REQUESTS:
(1) According to the changelog excerpt, what does the 2019-12-21 entry use in tests/test-memcmp.c to disable the clang optimization?
(2) Pull out each line of the records that contains the string "paddle".

SOURCE EXCERPT:

┌────────

A year ago, I committed this:

  2018-12-21  Bruno Haible  <address@hidden>

      memcmp: Mention the clang bug.
      * tests/test-memcmp.c: Add comment about a known test failure.
      * doc/posix-functions/memcmp.texi: Mention the clang bug.

But a comment does not stop the test from failing :) So, here's to make it
succeed:


2019-12-21  Bruno Haible  <address@hidden>

        memcmp tests: Work around the clang bug.
        * tests/test-memcmp.c (main): Use a volatile function pointer to disable
        the clang optimization.

└────────

[Records in a dataset]
┌────────

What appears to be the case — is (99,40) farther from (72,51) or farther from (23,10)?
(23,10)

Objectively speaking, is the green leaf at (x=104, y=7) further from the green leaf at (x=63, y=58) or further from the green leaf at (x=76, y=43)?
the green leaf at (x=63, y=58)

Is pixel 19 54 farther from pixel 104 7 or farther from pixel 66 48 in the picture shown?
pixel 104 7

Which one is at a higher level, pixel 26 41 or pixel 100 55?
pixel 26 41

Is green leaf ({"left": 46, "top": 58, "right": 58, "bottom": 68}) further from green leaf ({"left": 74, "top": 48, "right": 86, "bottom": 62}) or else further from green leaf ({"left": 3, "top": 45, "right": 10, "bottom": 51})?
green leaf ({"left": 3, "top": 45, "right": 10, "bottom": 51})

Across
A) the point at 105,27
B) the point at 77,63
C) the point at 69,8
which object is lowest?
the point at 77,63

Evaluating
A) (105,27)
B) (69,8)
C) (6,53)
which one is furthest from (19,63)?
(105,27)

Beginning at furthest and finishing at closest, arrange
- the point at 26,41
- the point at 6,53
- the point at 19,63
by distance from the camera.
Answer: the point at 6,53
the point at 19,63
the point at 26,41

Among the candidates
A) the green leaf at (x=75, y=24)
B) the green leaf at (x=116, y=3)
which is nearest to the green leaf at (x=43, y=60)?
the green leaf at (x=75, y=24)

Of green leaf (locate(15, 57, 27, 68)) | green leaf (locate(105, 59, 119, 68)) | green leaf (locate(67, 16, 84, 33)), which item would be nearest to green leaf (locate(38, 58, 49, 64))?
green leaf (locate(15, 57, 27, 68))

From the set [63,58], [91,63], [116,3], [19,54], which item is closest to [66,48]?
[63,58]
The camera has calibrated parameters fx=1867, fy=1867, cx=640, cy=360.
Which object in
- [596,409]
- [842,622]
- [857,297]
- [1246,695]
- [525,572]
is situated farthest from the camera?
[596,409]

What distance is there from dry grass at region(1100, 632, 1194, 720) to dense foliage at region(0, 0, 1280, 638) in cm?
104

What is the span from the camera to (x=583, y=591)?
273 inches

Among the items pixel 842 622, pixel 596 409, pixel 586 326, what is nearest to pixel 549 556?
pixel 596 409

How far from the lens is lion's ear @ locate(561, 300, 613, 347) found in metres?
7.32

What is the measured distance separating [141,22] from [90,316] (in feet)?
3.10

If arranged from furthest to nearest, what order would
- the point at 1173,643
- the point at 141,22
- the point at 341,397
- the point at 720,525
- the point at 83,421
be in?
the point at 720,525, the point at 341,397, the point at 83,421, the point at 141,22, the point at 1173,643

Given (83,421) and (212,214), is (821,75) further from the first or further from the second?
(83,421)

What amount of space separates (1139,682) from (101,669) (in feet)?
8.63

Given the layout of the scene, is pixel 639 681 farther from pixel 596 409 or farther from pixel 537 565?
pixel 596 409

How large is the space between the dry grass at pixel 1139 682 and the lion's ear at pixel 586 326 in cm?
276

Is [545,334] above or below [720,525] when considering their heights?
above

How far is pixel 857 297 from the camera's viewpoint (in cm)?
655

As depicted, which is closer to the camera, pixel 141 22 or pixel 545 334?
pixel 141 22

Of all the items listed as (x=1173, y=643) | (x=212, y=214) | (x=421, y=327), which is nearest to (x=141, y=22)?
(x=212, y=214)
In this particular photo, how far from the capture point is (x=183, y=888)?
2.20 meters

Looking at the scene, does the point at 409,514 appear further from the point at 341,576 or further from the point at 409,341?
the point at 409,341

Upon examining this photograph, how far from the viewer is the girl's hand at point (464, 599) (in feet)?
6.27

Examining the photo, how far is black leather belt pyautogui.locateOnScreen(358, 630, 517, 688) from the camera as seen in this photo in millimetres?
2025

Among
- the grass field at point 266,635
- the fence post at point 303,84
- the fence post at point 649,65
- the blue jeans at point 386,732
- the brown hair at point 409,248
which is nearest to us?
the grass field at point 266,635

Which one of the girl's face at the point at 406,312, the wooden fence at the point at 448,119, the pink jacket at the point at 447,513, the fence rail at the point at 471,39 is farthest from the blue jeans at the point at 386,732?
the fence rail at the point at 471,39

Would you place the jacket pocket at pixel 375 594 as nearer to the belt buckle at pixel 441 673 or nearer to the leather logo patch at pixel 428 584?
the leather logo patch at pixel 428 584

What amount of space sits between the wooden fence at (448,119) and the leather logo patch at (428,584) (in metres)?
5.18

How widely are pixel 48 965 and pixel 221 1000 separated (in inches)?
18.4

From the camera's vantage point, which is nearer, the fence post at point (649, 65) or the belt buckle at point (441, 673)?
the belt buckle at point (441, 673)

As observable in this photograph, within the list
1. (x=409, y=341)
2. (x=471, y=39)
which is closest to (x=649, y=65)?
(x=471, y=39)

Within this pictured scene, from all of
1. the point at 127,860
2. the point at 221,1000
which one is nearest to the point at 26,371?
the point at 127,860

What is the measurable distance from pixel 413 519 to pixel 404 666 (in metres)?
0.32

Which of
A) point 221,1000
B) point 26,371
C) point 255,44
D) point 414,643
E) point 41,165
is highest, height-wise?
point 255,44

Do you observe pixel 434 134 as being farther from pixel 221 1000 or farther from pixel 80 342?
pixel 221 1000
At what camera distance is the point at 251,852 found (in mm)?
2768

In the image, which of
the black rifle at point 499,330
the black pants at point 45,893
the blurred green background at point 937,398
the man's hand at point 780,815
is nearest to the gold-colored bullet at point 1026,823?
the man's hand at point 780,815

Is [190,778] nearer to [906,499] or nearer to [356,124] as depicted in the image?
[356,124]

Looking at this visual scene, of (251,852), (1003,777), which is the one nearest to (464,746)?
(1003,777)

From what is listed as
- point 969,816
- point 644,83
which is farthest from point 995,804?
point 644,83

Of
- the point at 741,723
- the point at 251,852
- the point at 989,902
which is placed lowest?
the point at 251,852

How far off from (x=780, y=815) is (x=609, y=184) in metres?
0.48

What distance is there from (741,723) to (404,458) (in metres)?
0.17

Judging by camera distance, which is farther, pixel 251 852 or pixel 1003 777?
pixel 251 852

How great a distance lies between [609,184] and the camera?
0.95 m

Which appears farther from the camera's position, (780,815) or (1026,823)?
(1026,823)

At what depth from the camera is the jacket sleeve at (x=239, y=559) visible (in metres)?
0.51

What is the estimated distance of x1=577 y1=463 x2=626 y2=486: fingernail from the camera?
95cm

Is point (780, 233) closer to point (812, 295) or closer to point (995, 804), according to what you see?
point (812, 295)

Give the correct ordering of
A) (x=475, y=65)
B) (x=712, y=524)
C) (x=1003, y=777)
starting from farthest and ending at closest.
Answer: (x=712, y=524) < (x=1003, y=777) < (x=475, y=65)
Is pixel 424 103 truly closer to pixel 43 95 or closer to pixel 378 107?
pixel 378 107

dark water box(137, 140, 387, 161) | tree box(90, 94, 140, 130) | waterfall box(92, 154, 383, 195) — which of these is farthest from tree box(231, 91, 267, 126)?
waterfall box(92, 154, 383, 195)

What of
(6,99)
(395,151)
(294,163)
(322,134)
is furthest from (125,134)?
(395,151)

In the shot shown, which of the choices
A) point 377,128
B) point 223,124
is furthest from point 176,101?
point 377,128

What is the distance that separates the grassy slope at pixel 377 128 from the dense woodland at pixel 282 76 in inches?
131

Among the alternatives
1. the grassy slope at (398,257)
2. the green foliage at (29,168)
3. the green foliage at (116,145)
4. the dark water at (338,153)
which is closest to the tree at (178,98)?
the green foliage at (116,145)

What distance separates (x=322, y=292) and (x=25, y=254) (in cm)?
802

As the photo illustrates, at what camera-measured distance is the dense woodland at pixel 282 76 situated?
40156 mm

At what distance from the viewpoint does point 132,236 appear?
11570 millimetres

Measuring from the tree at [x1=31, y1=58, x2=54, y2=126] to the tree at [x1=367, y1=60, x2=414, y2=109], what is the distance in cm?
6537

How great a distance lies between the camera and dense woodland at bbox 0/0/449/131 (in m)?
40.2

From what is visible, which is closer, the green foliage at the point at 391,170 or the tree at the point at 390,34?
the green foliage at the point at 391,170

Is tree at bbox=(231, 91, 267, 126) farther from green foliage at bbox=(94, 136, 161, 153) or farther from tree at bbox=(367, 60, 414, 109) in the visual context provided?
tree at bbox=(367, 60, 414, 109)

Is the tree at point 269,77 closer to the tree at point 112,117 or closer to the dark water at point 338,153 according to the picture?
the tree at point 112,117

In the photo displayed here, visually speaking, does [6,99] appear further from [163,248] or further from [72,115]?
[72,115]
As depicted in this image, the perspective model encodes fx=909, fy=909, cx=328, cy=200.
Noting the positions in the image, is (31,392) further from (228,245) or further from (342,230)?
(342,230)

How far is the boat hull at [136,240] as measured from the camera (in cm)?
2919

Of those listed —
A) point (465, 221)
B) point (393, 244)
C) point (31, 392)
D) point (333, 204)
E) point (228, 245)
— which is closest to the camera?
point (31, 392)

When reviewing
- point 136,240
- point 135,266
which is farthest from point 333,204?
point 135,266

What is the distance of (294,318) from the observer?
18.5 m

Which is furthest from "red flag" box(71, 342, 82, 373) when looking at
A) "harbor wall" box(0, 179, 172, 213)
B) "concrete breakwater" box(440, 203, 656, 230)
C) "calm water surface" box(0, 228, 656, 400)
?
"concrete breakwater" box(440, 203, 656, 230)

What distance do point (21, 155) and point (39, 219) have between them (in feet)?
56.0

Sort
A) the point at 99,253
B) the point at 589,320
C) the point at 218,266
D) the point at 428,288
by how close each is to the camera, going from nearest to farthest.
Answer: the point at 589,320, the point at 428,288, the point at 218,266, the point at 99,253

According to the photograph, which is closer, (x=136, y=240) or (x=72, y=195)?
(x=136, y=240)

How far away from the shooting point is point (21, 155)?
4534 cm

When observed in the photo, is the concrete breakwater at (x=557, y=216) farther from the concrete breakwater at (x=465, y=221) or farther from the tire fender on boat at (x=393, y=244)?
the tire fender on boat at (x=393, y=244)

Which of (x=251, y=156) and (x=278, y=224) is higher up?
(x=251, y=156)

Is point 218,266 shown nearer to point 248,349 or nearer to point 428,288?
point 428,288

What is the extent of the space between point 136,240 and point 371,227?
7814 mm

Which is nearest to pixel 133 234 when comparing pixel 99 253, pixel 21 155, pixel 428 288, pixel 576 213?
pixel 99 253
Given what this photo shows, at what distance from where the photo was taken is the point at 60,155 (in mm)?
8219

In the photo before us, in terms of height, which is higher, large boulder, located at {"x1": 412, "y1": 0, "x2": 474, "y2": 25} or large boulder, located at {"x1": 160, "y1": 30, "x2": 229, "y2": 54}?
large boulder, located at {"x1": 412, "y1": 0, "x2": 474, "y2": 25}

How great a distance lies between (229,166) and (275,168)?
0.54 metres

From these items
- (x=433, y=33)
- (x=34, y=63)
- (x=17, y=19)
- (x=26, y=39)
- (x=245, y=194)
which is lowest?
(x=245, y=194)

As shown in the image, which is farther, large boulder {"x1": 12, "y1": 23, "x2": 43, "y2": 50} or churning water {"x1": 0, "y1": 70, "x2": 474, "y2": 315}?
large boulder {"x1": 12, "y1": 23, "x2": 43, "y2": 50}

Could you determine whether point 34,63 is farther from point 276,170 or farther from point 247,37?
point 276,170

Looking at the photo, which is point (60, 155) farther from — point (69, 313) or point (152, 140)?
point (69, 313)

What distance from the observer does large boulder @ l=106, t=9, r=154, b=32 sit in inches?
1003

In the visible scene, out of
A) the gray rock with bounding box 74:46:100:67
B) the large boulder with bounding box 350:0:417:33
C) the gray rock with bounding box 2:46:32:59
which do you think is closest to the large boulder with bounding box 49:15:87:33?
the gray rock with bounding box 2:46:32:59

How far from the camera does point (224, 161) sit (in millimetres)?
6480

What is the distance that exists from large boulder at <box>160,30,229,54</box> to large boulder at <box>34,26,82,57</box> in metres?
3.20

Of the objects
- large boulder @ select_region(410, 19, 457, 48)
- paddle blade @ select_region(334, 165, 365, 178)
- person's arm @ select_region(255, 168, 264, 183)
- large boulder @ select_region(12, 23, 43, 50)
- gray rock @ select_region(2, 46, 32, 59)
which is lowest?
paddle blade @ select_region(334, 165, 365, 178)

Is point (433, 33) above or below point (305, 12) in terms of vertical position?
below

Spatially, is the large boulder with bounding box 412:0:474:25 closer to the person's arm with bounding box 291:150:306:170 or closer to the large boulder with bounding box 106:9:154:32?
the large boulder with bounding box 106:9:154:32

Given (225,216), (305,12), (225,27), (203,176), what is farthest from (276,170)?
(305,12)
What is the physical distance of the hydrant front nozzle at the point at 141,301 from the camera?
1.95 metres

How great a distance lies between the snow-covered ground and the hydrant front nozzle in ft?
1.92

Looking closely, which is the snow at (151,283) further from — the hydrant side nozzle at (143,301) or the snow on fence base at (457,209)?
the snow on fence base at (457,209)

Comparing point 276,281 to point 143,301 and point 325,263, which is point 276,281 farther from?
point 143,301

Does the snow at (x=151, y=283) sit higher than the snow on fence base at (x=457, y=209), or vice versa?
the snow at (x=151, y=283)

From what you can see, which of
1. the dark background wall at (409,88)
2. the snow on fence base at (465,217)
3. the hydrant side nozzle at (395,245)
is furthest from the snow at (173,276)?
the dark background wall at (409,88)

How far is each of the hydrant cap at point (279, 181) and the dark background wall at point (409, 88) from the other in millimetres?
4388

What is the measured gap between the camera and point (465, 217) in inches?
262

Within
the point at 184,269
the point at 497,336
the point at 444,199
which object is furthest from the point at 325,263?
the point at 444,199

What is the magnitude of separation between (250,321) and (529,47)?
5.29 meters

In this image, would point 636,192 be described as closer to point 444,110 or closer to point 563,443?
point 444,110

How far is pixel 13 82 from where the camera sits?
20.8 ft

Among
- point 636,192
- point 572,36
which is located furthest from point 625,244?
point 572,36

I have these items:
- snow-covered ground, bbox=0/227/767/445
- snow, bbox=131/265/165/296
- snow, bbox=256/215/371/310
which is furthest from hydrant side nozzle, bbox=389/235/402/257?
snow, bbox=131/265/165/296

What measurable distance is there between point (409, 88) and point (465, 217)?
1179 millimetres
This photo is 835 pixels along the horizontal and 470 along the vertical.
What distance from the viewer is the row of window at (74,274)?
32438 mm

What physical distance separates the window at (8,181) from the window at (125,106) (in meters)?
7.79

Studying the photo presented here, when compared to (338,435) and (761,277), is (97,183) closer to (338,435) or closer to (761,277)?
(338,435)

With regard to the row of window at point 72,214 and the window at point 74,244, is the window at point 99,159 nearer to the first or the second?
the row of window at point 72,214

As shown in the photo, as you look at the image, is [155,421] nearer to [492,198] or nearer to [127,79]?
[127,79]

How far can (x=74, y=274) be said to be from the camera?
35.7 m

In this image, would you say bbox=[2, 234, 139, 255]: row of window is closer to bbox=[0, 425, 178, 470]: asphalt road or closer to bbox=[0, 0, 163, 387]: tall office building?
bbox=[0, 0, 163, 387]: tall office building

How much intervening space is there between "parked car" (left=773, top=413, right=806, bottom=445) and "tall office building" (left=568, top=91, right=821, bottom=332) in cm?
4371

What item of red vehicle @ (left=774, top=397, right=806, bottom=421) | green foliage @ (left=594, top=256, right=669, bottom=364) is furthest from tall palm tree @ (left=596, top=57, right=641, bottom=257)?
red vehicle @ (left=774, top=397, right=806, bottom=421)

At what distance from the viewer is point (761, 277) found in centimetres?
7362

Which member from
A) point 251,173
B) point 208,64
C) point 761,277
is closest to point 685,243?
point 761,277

└────────

RESULTS FOR THE EXERCISE:
(1) A volatile function pointer.

(2)
- paddle blade @ select_region(334, 165, 365, 178)
paddle blade @ select_region(334, 165, 365, 178)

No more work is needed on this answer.